Talking to a select group of correspondents at the President’s Colombo residence, he said the government had spent over 4.5 billion dollars on development work in the north, building highways and large infrastructure projects. He said over 94 percent of mined areas had been cleared in less than five years.
“Where on earth would you get this kind of work?” Weeratunga asked, arguing that the government needed more time on delicate issues like power-sharing and reconciliation.
The government has begun working with the International Committee of the Red Cross (ICRC) on surveying the needs of missing people’s families, ICRC officials in Colombo told IPS. Weeratunga said the government was awaiting the recommendations of the Presidential Commission on missing persons later this year.
Critics of the Rajapaksa administration, however, say such action is too little too late, and merely cosmetic.
Truscott said, “It is difficult not to conclude that the commission on disappearances is little more than window dressing for the international community. Sri Lanka has a long history of setting up similar commissions at politically opportune moments, only to accomplish very little.
“It’s likely just another delaying tactic on the government’s part, trying to give the impression that it is doing the right thing, while actually just attempting to avoid genuine accountability.”
Varadan spoke along similar lines. “National processes cannot be relied upon to produce any credible investigations. Independence of the judiciary has been significantly undermined.
“The only real option for fact-finding is international investigations,” she said.
The government says such opinions are the creation of pressure groups and aggressive lobbying by international supporters of the LTTE.

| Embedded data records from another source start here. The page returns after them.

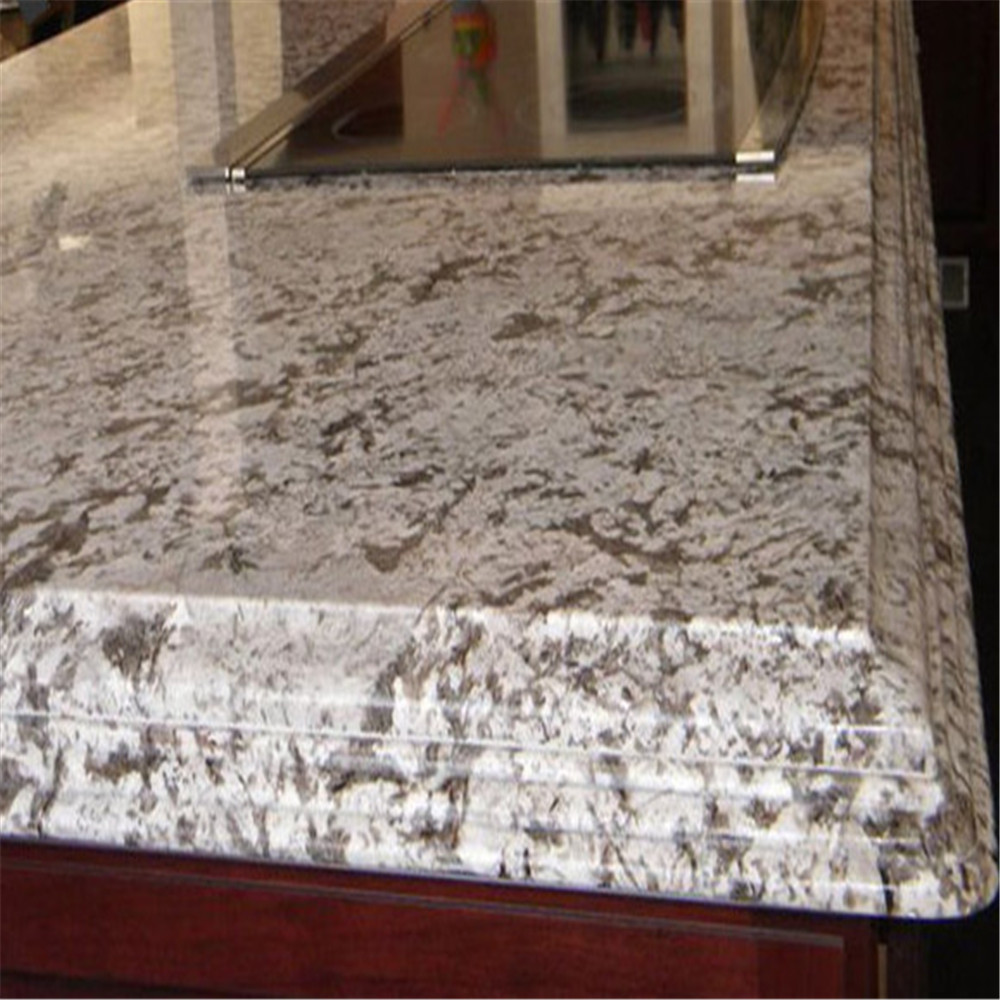 Granite Tabletop, Granite Tabletop Suppliers And Manufacturers At  Alibaba.com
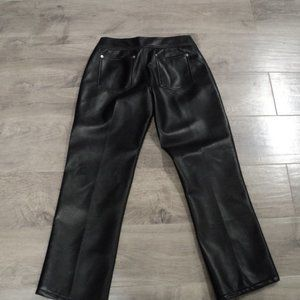 The Limited Women's Black Pleather Pants NWT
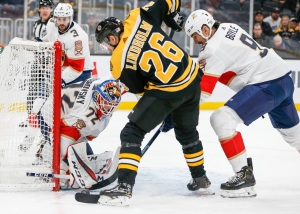 Bruins Have Strong First Period Vs. Panthers, Despite Turnover Issues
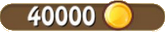 File:40000 Coins.png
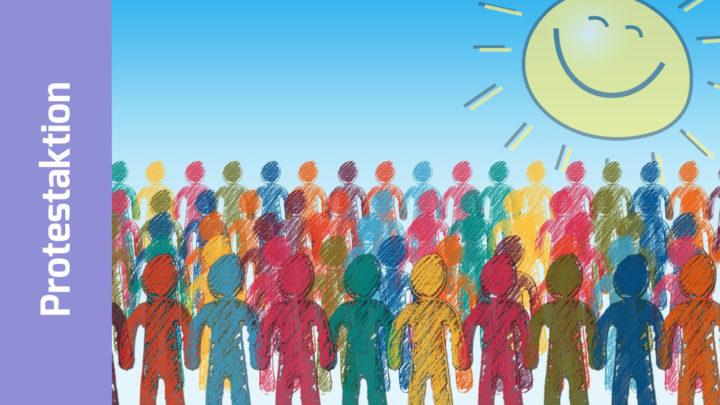 Illustration: Viele bunte Menschen, darüber eine durchscheinende lächelnde Sonne mit Strahlenkranz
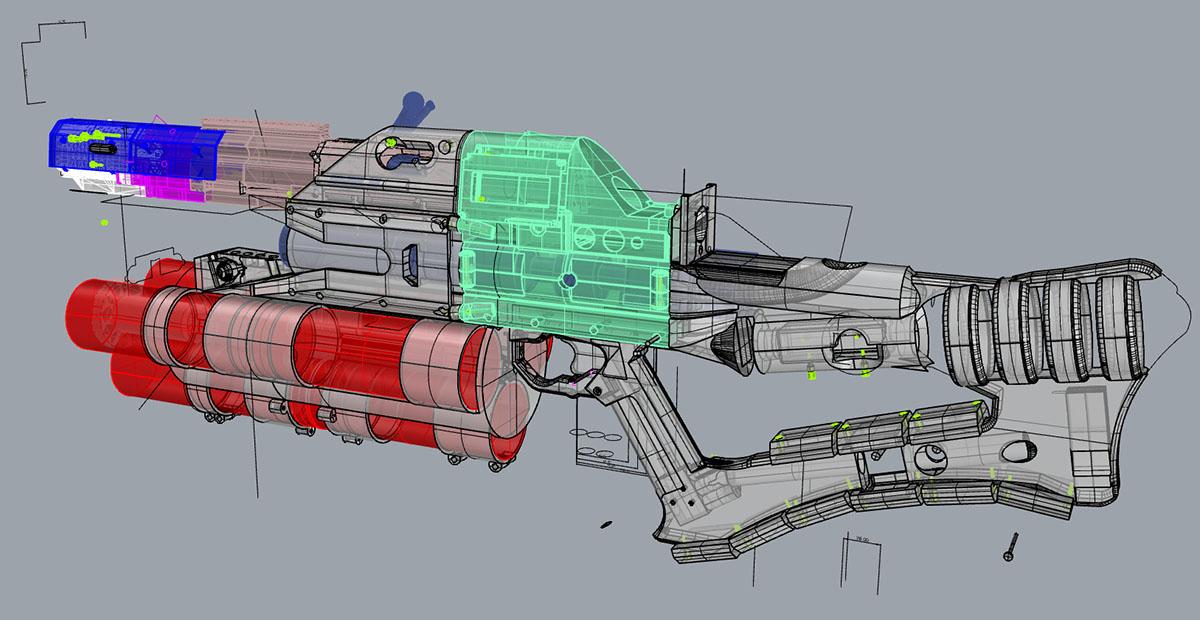 Railgun aus dem 3D-Printer-handheld-railgun-2015-10-19-03.jpg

Rajapaksa said earlier this month that domestic pressures had influenced the anti-Sri Lanka stance taken by the United Kingdom and Canada. “It is because of the Tamil diaspora voters. They have to satisfy their voters,” he said.
He said the government in neighbouring India, which is facing a general election, could also be swayed to support the resolution due to pressure from its southern state Tamil Nadu.
There is also fear that due to an impending trip by U.S. President Barack Obama later in April, Sri Lanka could lose the support of another traditional backer, Japan.
Weeratunga said some of those who were aggressively criticising Sri Lanka could not even locate the island on a map. “If they move a resolution on a country which they do not know, that is unfair,” he said.
Sri Lanka is assured of at least some heavyweight support at the UNHRC – that of China and Russia – and government diplomats tell IPS that a large bloc of African and Latin American countries are also likely to come out in support.